Vin is unfairly tough here
In a "move that surprised some observers," the Chicago Tribune reported Wednesday, attorney Alan Gura, appearing before the U.S. Supreme Court on behalf of the federal guard who sued the District of Columbia in 2003, claiming he feels unsafe because he's not allowed to keep his guns at home, "appeared to concede large chunks of his argument, moving away from an absolutist position on gun rights."
"He concurred, at one point, with Justice Stephen Breyer that a ban on machine guns or plastic guns" (whatever those are) "would be constitutional because those weren't the kind of arms normally carried by members of state militias in the early days of the United States."
Was it a failure of nerve under pressure, or did somebody get to this guy? . . .
I understand the sensitivity over the issue of machine guns before the Supreme Court. It was clearly a strategic decision. That decision is easier than some of the other statements that were made before the court. Personally, however, I would have said that there are no such things as plastic guns. Personally, when questions were raised about accidental gun deaths involving kids, I would have talked about the small number involved and that most of those involve adult male criminals where gun locks are irrelevant. Personally, I wouldn't have advocated that people use a gun safe (this last one I think was a real mistake). All that said, it is hard being up in front of the Supreme Court for the first time.

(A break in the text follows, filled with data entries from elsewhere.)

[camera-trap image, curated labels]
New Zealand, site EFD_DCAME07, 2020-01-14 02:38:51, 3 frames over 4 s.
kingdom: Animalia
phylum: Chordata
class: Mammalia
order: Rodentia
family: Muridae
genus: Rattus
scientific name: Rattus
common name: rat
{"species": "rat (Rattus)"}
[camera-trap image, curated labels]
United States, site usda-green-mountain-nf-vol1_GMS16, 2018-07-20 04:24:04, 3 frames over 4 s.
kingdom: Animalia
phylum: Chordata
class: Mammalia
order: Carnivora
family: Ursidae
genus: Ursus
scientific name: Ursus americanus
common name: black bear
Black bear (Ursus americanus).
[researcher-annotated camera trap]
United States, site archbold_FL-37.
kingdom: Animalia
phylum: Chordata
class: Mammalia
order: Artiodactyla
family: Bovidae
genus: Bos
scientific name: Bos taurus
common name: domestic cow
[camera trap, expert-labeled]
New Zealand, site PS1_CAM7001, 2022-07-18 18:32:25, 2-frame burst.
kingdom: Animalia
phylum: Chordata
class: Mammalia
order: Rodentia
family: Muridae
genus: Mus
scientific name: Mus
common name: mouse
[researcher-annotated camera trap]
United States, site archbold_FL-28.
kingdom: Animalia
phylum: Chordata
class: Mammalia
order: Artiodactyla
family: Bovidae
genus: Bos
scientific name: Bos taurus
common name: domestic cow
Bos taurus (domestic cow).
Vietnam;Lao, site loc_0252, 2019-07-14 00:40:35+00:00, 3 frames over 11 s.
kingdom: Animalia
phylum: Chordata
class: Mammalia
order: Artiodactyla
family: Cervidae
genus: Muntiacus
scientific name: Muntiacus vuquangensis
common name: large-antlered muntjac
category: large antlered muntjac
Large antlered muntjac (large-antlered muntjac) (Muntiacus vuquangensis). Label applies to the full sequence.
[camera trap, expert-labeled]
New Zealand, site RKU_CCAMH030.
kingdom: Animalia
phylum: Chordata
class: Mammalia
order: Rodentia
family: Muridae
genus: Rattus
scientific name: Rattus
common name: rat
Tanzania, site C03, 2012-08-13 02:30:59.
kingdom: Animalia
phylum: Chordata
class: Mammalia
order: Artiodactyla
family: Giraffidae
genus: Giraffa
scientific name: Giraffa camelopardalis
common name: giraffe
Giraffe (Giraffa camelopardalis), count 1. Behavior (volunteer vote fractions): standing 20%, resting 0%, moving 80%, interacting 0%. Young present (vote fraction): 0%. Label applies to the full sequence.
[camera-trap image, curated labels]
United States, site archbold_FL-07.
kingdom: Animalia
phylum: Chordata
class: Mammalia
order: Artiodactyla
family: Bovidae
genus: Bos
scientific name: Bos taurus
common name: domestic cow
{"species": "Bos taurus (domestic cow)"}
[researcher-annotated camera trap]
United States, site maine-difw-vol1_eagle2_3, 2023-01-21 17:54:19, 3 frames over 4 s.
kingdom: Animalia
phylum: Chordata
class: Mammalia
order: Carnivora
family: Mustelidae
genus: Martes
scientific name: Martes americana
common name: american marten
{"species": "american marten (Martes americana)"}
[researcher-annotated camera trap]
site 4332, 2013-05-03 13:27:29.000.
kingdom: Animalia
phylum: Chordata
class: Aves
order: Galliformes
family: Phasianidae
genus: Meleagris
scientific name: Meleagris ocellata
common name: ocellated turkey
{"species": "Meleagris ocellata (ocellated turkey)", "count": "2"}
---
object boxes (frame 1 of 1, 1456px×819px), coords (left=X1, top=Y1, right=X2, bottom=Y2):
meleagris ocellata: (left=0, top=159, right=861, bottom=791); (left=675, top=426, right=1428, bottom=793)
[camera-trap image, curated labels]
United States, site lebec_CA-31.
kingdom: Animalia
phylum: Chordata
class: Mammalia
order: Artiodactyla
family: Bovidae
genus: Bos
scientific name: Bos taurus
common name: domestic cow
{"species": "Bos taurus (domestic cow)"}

I think that DC's lawyer actually did a good job given how hard of a case he had to make. The gun lock issue in particular makes me worried that we may win the battle over the individual rights issue, but lose the war regarding either the DC gun ban or the standard involved. If we lose it because of the gun lock question, I will be extremely disappointed. Again, all that said, at this point it doesn't make much sense to spend a lot of time worrying about things. We will know soon enough.